Pretty standard stuff then. *dance4*

Thanks for answering my question and saving me from wasting an hour of my life by reading through the rest of the thread. :)
 

davedotco

New member
Apr 24, 2013
20
0
0
shadders said:
davedotco said:
Much as I enjoy the rigor of your arguments they are, to my mind, based on a deeply flawed premise.

Your "industry standard" measure of continuous/rms power into 8 ohms is in itself a complete joke, as anyone who has compared the similarly rated (by the "industry standard" rating) Yamaha AS501 with a Abrahamsen V2.0 (any version) will tell you. The "industry standard" just isn't.
There has to be a nominal standard to work to - to gauge the performance as specified by the manufacturer. The industry standard does not specify how the amplifier will perform, but is the yardstick to test an amplifier to see how it will perform. Hifi News is great for their testing, very rigourous and informative.

davedotco said:
You insist on comparing the amplifiers used in integrated active designs with those designed for 'universal' use, they are just not the same at all. A regular hi-fi amplifier may have to drive any load and amplifiers that can really do that are going to be expensive.

Compare that to an amplifier in an active design which has to drive a known, specific driver with known parameters, bandwidth limited often with forced air cooling and we are dealing with very different devices indeed.
The design of an amplifier for an active system is in general very similar to a separate amplifier. I do not think amplifiers are band limited - this will affect their slew rate - so the bandwidth limitation is in the active filter which feeds the amplifier. No forced air cooling on ATC, Event or Genelec - all convection based.

davedotco said:
That said you are undoubtably correct that the AVI amplifier is in no way a 250 watt continuous amplifier, by any rational standards, no argument there, but in the real world that is irrelevant.

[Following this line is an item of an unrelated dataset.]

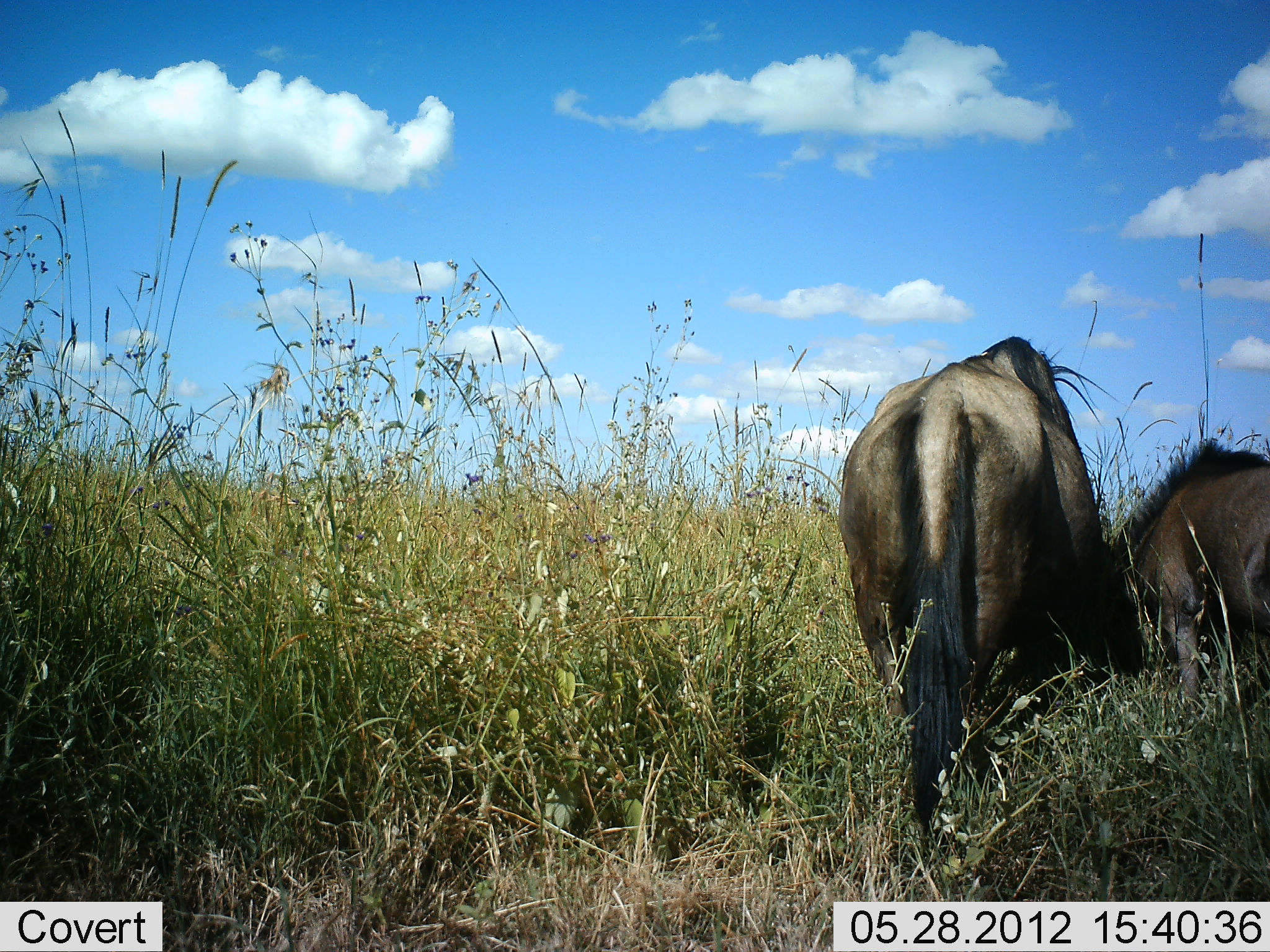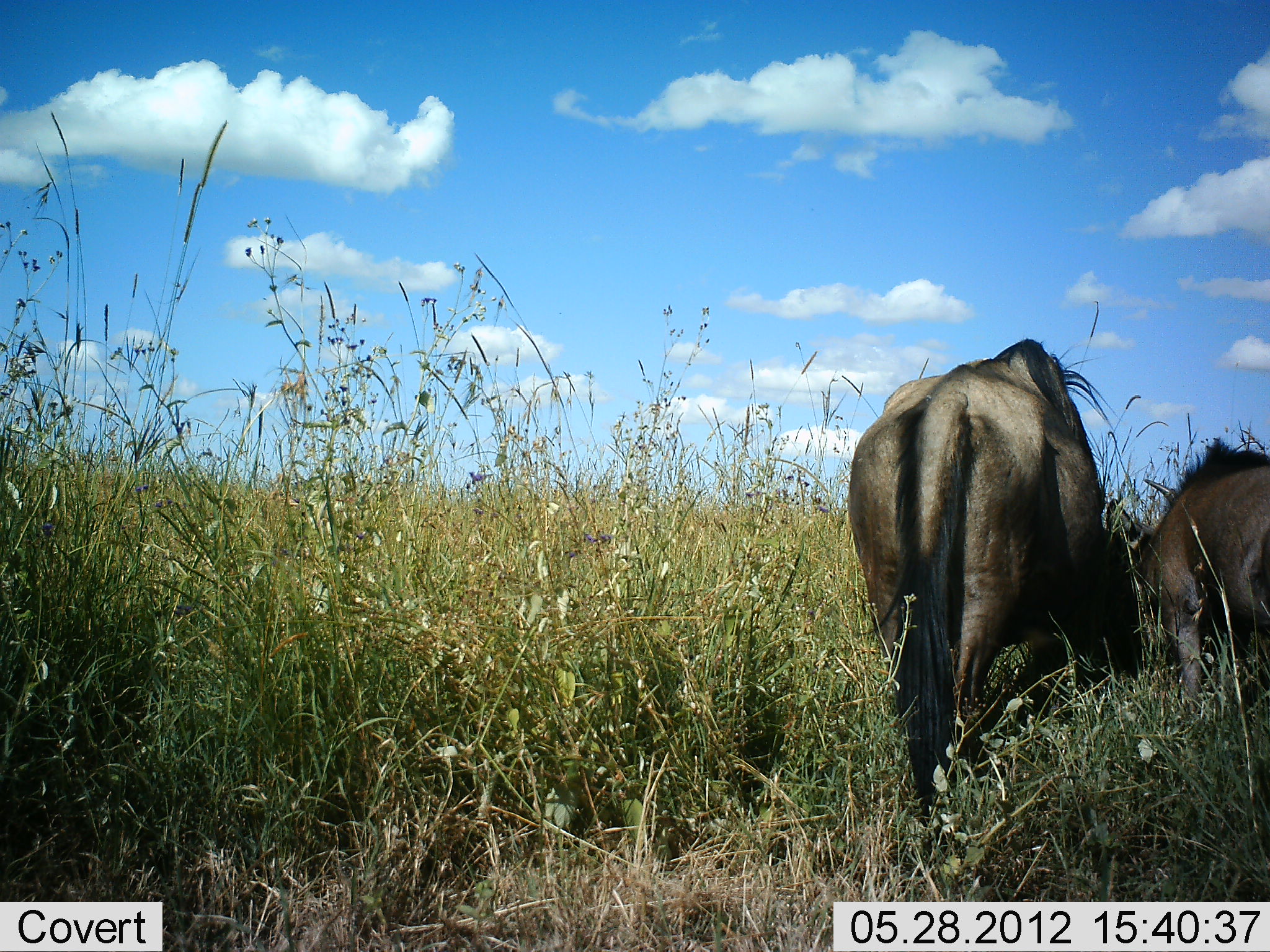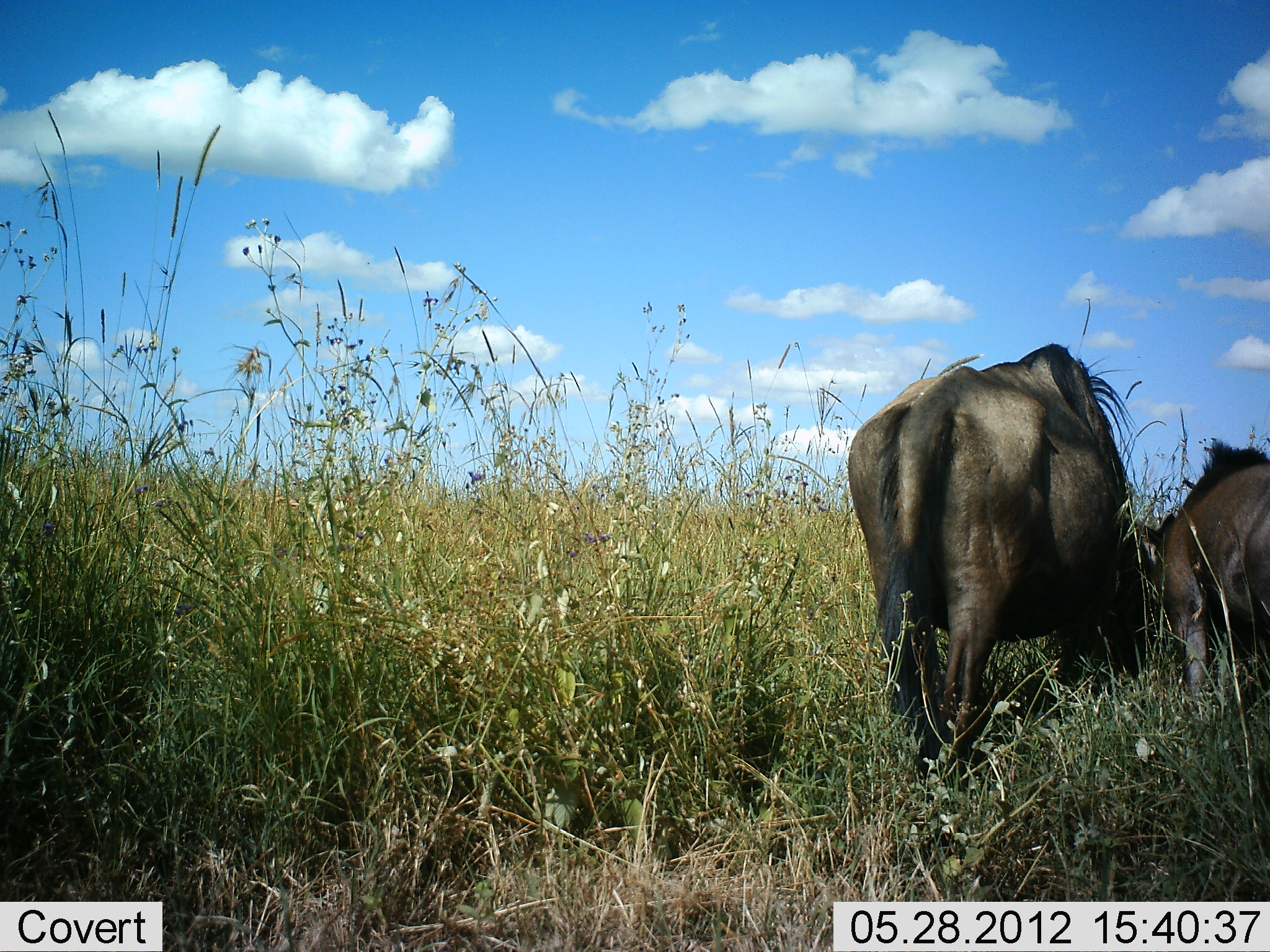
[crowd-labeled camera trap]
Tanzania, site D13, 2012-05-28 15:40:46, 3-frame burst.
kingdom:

I think I understand the reasons AVI give the power ratings they do, they are not accurate in a technical sense but they give an idea, to non technical hi-fi users, of the capabilities of the amp and speakers.
HI,

As above for the answers - but there is no need to state 250watts for an amplifier that is not 250watts. They could use the terms such as high current capable amplifier, or high dynamic range - but cetainly not a false statement of the actual power - which is not based against the industry standard. (whether yo ulike the industry standard or not i suppose).

Regards,

Shadders.
"Nominal" or "industry standard" makes no sense when applied to amplifiers designed for different purposes. A standard for component hi-fi amplifiers? No problem, but comparing such amplifiers to those designed for active use is meaningless, there is no standard.

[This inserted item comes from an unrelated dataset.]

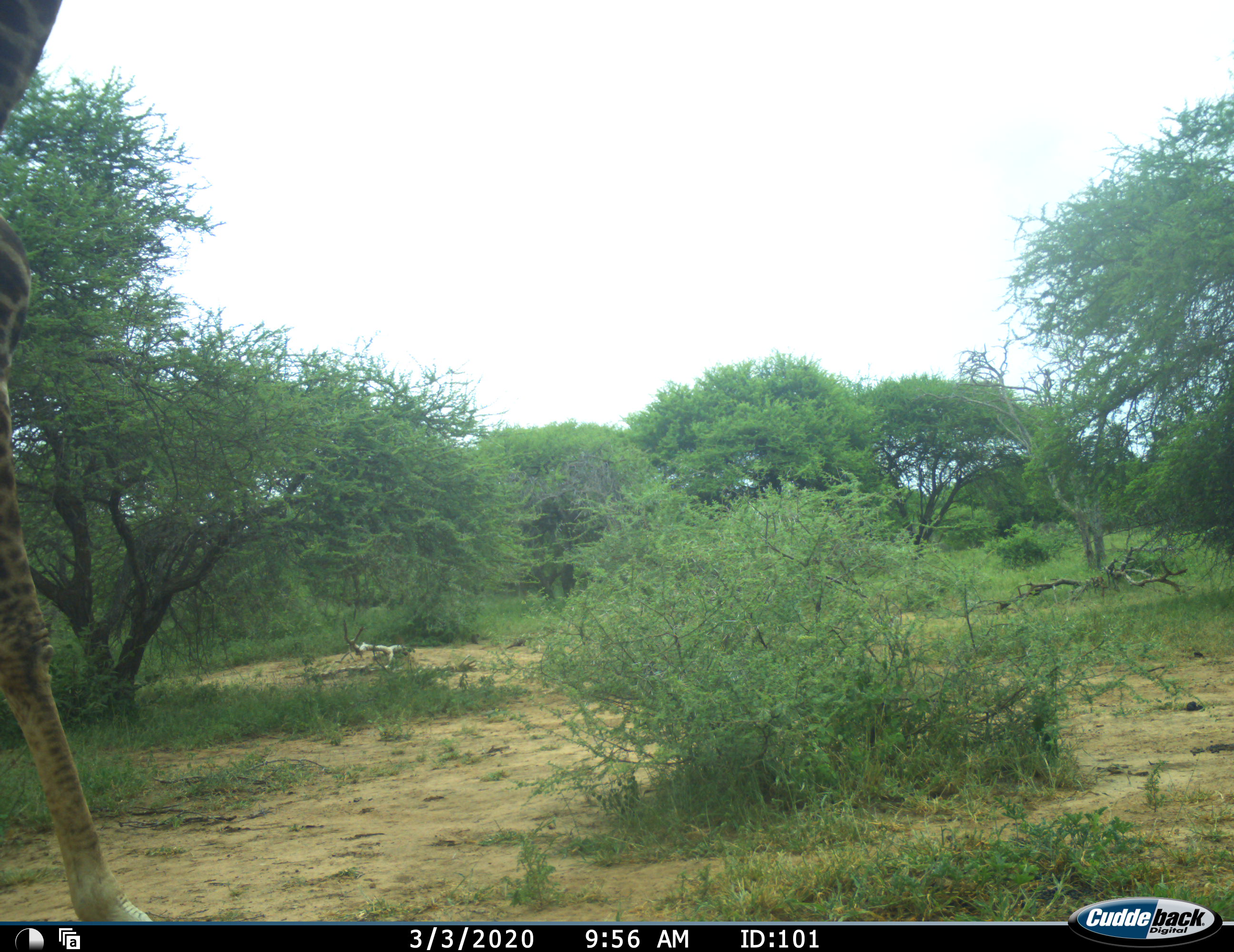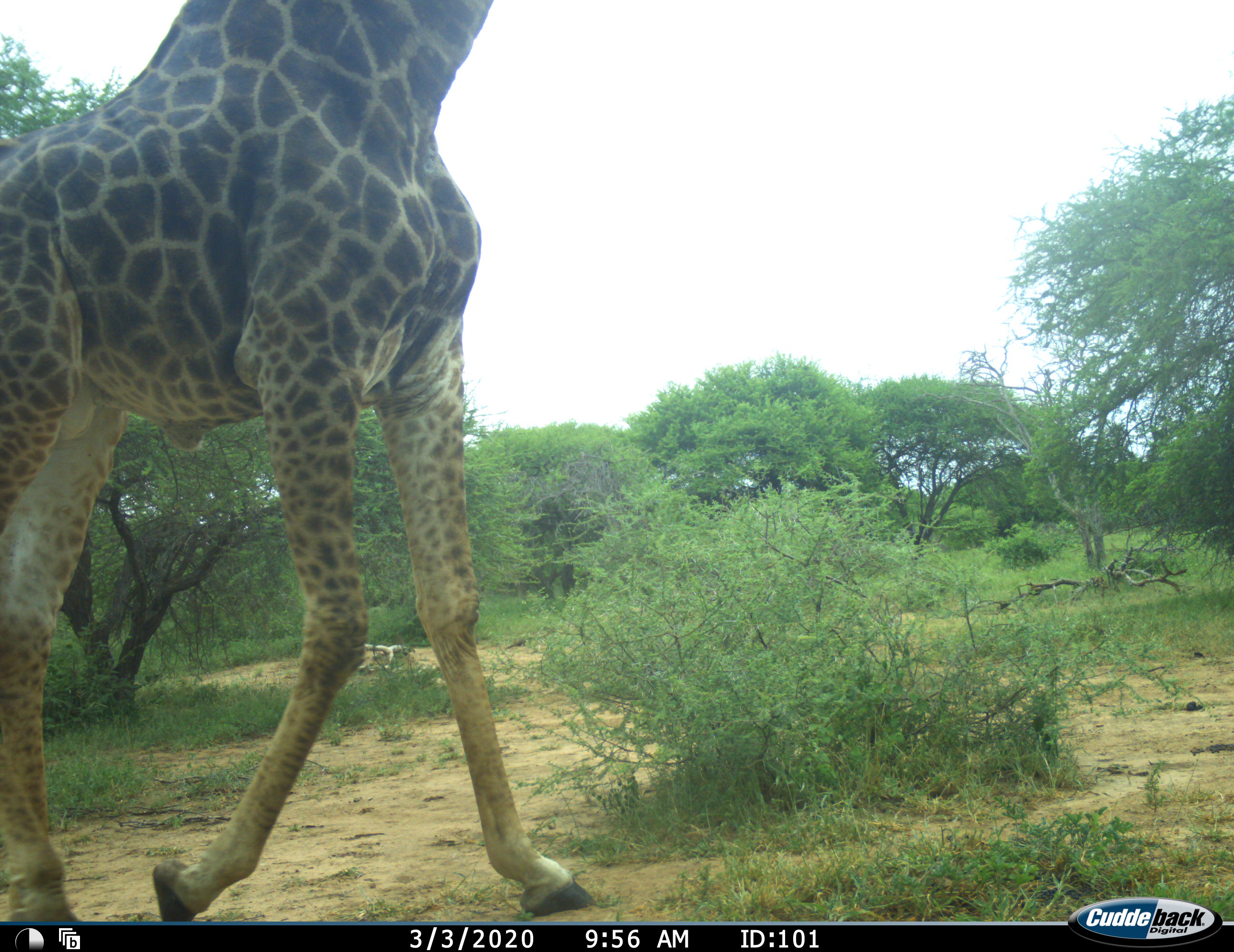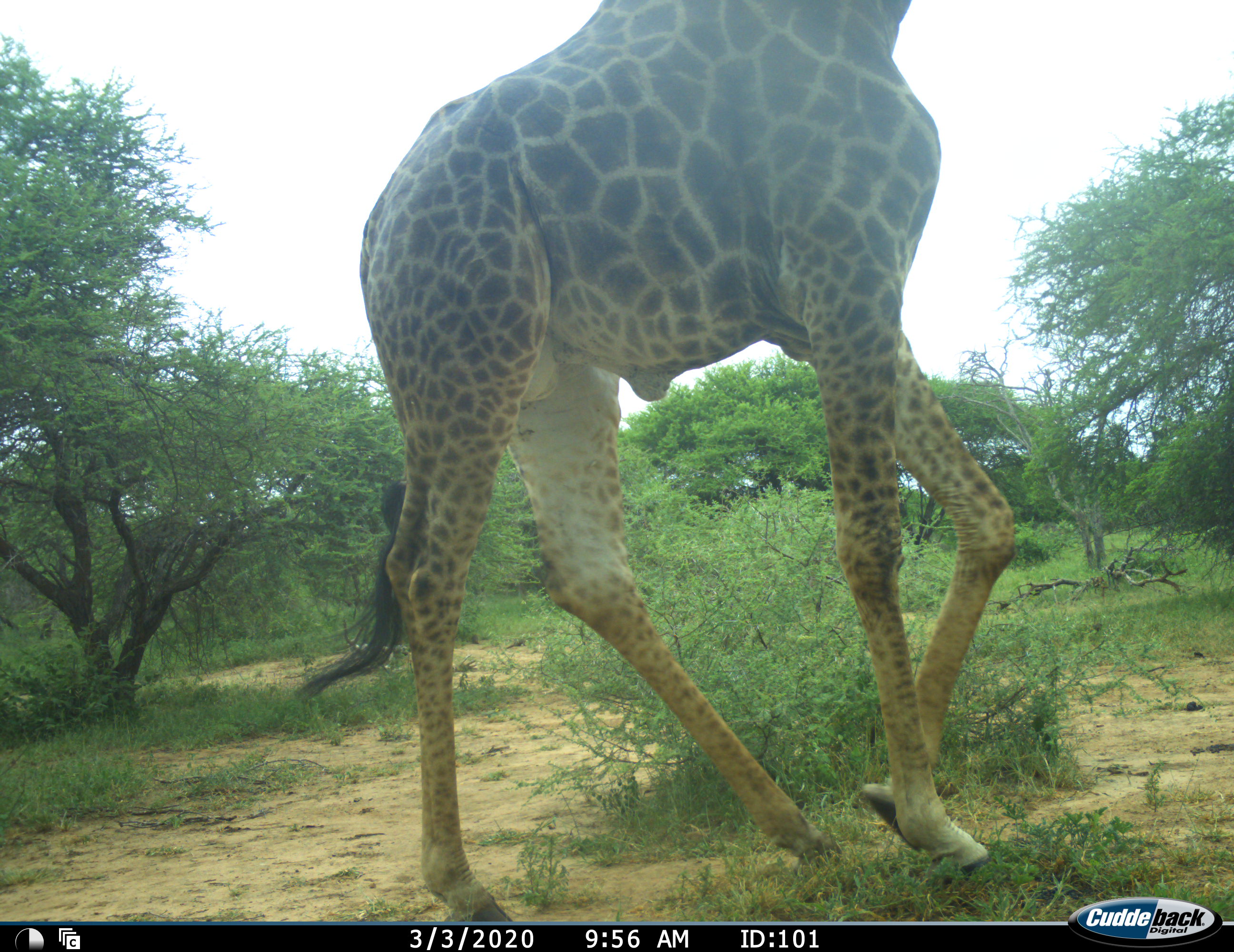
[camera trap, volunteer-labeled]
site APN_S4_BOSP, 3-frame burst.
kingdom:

In active designs the amplifier receives a band limited signal, this is fundamental, the load is precisely known too, even the loading on the bass driver is known, this simplefies things immensely. Why design an amplifier to deliver massive power into 4 ohms if the impedance never drops that low? (general example, I do not know the design criteria for AVI speakers).

The forced air cooling I refer to is the effect of air movement within a reflex cabinet by the movement of the bass driver, this does have a substantial effect, though some manufacturers, Genelec for example, make more use of it than others.

It is unfortunate but the industry is obsessed by power ratings but, in the main does not understand spl or dynamic range or many of the other specifications that give real information regarding the performance of the amp/speaker combination. The reality is that ADM10s deliver real world spls, virtually no dynamic compression at hi-fi levels, and a performance that can only be matched (in mainstream hi-fi) by very powerful setups. The 250 + 75 watt rating is an attempt to convey the capabilities of these speakers in terms that many non technical enthusiasts understand.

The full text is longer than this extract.